__Excerpts from a spatial dataset__
_ _ _ _ _

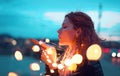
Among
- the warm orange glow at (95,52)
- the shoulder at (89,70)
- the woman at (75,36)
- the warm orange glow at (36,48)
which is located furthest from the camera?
the warm orange glow at (36,48)

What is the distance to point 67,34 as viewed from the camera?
7.85 ft

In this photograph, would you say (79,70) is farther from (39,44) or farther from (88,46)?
(39,44)

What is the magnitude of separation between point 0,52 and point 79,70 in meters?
21.8

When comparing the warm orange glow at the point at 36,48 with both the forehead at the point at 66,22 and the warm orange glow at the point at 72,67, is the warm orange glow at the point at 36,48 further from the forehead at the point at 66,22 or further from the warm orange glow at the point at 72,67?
the warm orange glow at the point at 72,67

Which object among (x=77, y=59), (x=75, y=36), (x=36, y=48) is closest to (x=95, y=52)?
(x=77, y=59)

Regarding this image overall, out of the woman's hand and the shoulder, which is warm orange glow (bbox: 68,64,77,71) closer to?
the shoulder

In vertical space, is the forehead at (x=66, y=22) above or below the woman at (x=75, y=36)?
above

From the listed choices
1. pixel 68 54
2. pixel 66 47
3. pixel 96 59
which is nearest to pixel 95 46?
pixel 96 59

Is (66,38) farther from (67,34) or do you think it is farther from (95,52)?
(95,52)

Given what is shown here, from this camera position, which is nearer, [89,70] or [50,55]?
[89,70]

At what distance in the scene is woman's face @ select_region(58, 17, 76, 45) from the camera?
7.83ft

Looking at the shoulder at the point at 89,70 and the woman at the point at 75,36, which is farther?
the woman at the point at 75,36

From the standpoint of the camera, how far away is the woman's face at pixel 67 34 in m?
2.39

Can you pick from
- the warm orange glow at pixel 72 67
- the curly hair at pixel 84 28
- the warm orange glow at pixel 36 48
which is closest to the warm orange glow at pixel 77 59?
the warm orange glow at pixel 72 67
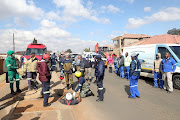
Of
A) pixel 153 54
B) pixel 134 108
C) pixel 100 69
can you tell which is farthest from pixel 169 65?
pixel 100 69

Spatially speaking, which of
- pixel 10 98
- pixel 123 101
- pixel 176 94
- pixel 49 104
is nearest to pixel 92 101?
pixel 123 101

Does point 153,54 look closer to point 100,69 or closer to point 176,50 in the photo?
point 176,50

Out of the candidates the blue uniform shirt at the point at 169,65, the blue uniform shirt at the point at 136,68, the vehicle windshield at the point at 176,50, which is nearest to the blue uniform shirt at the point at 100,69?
the blue uniform shirt at the point at 136,68

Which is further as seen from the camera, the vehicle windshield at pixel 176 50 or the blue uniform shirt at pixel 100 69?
the vehicle windshield at pixel 176 50

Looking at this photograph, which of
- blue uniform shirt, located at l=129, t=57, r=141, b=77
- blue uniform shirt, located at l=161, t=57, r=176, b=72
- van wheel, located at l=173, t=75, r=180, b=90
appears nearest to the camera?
blue uniform shirt, located at l=129, t=57, r=141, b=77

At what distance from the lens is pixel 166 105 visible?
14.7 ft

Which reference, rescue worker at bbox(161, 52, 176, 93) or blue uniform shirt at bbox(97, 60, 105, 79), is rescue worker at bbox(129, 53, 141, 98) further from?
rescue worker at bbox(161, 52, 176, 93)

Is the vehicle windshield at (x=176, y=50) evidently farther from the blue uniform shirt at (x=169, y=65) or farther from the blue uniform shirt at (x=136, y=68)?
the blue uniform shirt at (x=136, y=68)

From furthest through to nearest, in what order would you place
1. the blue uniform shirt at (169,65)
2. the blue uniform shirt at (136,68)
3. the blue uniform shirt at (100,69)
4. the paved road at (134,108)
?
1. the blue uniform shirt at (169,65)
2. the blue uniform shirt at (136,68)
3. the blue uniform shirt at (100,69)
4. the paved road at (134,108)

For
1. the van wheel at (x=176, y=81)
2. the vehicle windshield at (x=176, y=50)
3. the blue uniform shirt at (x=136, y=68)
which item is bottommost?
the van wheel at (x=176, y=81)

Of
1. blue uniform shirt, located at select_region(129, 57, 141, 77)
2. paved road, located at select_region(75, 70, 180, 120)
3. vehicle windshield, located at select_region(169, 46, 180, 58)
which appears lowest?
paved road, located at select_region(75, 70, 180, 120)

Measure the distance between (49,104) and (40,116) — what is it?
0.88 meters

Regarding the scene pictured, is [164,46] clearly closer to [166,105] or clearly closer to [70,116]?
[166,105]

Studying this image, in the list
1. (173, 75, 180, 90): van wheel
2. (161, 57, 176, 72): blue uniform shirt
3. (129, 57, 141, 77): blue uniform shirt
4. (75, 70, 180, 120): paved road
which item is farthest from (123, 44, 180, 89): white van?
(129, 57, 141, 77): blue uniform shirt
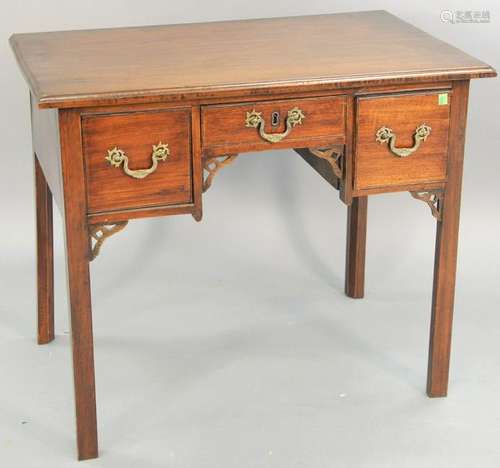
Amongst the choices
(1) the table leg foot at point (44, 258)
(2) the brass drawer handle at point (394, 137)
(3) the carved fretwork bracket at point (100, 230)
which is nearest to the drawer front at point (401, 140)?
(2) the brass drawer handle at point (394, 137)

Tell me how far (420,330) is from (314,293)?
43 cm

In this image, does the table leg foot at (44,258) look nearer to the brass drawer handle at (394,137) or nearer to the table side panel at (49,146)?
the table side panel at (49,146)

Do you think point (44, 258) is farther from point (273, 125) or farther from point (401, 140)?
point (401, 140)

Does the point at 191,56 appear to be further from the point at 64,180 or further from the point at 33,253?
the point at 33,253

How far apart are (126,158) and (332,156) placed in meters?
0.56

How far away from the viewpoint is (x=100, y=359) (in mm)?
3693

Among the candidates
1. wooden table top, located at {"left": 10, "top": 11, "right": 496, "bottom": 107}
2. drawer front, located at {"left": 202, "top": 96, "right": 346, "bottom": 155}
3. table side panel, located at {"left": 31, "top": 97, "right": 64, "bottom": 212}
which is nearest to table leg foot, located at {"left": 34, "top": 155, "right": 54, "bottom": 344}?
table side panel, located at {"left": 31, "top": 97, "right": 64, "bottom": 212}

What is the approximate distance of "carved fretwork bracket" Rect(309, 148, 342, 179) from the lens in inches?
123

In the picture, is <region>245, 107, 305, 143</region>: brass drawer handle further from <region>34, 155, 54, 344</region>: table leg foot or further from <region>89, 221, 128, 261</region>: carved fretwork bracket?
<region>34, 155, 54, 344</region>: table leg foot

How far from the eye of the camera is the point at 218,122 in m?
3.02

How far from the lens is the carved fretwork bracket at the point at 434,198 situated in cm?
326

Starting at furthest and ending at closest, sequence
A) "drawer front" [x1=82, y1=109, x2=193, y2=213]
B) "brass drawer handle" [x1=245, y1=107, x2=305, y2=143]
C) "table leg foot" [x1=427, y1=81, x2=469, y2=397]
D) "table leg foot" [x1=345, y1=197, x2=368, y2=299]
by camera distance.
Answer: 1. "table leg foot" [x1=345, y1=197, x2=368, y2=299]
2. "table leg foot" [x1=427, y1=81, x2=469, y2=397]
3. "brass drawer handle" [x1=245, y1=107, x2=305, y2=143]
4. "drawer front" [x1=82, y1=109, x2=193, y2=213]

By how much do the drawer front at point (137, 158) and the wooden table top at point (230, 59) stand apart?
7 centimetres

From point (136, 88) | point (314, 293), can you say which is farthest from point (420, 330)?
point (136, 88)
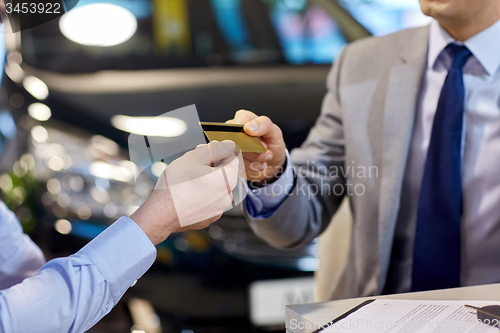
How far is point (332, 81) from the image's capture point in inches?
44.6

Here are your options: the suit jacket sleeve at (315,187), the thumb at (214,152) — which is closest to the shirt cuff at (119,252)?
the thumb at (214,152)

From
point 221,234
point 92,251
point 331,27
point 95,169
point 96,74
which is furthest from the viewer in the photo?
point 331,27

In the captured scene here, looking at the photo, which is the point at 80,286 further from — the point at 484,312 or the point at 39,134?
the point at 39,134

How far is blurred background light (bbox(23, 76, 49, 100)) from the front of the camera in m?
1.41

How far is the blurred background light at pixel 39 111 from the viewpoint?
1336 millimetres

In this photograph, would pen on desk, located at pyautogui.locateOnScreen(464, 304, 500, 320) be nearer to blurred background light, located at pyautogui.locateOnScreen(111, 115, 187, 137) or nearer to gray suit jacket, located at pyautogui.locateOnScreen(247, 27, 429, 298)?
gray suit jacket, located at pyautogui.locateOnScreen(247, 27, 429, 298)

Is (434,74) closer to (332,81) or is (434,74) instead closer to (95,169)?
(332,81)

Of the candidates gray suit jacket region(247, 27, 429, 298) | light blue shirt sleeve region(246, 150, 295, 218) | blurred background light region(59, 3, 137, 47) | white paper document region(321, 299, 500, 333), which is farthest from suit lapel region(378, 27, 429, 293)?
blurred background light region(59, 3, 137, 47)

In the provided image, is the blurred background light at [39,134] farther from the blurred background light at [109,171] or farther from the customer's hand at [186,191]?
the customer's hand at [186,191]

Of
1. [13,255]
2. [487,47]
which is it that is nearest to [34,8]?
[13,255]

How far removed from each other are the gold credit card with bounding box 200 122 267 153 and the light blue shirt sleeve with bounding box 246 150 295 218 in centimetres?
22

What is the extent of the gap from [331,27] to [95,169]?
1244mm

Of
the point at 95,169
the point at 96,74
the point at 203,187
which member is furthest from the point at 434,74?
the point at 96,74

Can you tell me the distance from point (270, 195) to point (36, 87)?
999mm
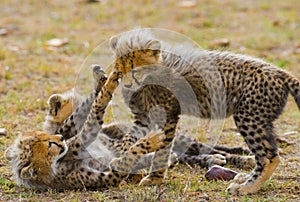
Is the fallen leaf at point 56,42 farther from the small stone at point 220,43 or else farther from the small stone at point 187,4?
the small stone at point 187,4

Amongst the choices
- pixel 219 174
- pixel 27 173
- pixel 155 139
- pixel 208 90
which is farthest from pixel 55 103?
pixel 219 174

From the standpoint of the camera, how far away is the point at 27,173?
17.0ft

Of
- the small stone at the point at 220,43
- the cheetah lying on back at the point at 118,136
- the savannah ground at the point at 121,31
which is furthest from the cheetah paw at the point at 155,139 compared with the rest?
the small stone at the point at 220,43

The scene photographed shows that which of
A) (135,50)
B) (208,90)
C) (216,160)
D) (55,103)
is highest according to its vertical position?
(135,50)

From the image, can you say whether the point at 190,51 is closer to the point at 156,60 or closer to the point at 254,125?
the point at 156,60

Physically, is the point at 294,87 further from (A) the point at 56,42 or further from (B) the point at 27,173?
(A) the point at 56,42

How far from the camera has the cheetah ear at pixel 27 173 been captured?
5172mm

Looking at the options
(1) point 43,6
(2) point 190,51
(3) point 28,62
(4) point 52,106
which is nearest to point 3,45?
(3) point 28,62

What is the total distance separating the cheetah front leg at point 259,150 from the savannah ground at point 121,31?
84mm

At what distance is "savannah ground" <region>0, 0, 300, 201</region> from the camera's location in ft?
16.9

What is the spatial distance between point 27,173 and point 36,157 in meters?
0.16

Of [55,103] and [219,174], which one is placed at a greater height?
[55,103]

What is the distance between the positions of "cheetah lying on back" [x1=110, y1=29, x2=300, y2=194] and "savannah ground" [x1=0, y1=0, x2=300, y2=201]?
12.2 inches

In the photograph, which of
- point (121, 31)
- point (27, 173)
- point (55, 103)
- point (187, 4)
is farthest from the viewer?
point (187, 4)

_ _ _ _ _

__Requirements__
Everything from the line that contains "Looking at the options" through the end of the records must be duplicated exactly, and nothing outside that range.

__Finished answer__
Looking at the options
(1) point 43,6
(2) point 190,51
(3) point 28,62
(4) point 52,106
which is nearest to point 3,45?
(3) point 28,62

What is the total distance separating the cheetah front leg at point 259,150 from the savannah ground at point 121,31?
84mm

At what distance is "savannah ground" <region>0, 0, 300, 201</region> from the camera's location in ft?
16.9

What is the spatial distance between point 27,173 and point 36,157 in meters?
0.16

Of [55,103] and [219,174], which one is placed at a greater height?
[55,103]

What is the distance between the positions of "cheetah lying on back" [x1=110, y1=29, x2=300, y2=194] and "savannah ground" [x1=0, y1=0, x2=300, y2=201]?
12.2 inches

In the photograph, which of
- point (121, 31)
- point (27, 173)
- point (55, 103)
- point (187, 4)
is farthest from the viewer?
point (187, 4)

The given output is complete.